During the rebuttal and subsequent discussions, the authors addressed most of the raised concerns:

  • Generality beyond PEFT (Reviewer LPzo): Authors explained that full fine-tuning modifies neurons, complicating consistency across models. They cited recent studies suggesting only small subnetworks change during fine-tuning and committed to testing this in future work. The reviewer accepted this reasoning and kept their score.
  • Relation to Steering Work (Reviewers LPzo & 4DAN): Authors clarified their focus is mechanistic interpretability at the neuron level, not practical steering methods. They emphasized that steering-vector and neuron-level approaches are complementary. This distinction satisfied reviewers, though they suggested a deeper discussion in the final version.
  • Predictive Safeguard (Reviewer LPzo & 4DAN): Authors explained that safety neurons may function not only by recognizing harmful inputs but also by modulating refusal likelihood. They further argued that the safeguard can improve inference efficiency by blocking unsafe generations early. Reviewers accepted this explanation.
  • Scalability and Sparsity Stability (Reviewer 4DAN): Authors provided new results on Llama2-13B, showing similar safety neuron sparsity patterns and safety improvements, with larger experiments (Qwen2.5-14B/32B) ongoing. They also argued that sparsity is tied more to training than size. Reviewer 4DAN appreciated the additional results, updated their score positively, and considered the concern addressed.
  • Mechanistic Depth (Reviewer nxdL): Authors acknowledged the limitation, noting no clear semantic patterns were found but framing their contribution as a first step in localizing safety mechanisms. They committed to adding further interpretability techniques in future work. Reviewer nxdL remained unconvinced about explanatory depth and kept a borderline-reject score.
  • Analogy to Model Compression (Reviewer nxdL): Authors clarified differences: their method intervenes at the neuron level with causal verification, unlike compression methods that target uninterpretable parameters. They also cited prior neuron-localization works to distinguish the contribution. Reviewer nxdL acknowledged the response but did not change their rating.
  • Missing Code and Related Work (Reviewer d9S9): Authors admitted the code upload error and promised public release. They also expanded their related work discussion, distinguishing between representation engineering (task-vector approaches) and mechanistic neuron-level interpretability.
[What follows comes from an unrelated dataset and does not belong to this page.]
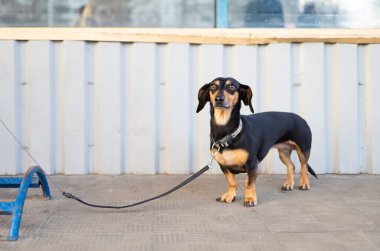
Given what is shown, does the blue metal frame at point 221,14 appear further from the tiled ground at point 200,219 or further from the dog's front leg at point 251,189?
the dog's front leg at point 251,189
Reviewer d9S9 found this satisfactory and kept their positive rating.

Final Decision Considerations

Positive Weighing:

  • Strong mechanistic interpretability contribution, with promising empirical results.
  • Well-received by three reviewers (LPzo, 4DAN, d9S9) who maintained or increased supportive scores after rebuttal.
  • New experimental results on larger models added credibility.
  • Practical and theoretical significance in illuminating alignment tax mechanisms.

Negative Weighing:

  • Reviewer nxdL maintained a borderline reject, citing insufficient mechanistic explanation and analogy to compression methods.
  • Some novelty concerns remain, with overlapping territory relative to representation engineering and steering literature.
  • Larger-scale validation and semantic interpretability are left as future work.

Overall, while there was one dissenting reviewer, the majority of reviewers found the rebuttal satisfactory, with strengthened support from two initially borderline reviewers. The paper’s contribution as a first step toward a mechanistic understanding of safety neurons was judged significant enough to warrant acceptance.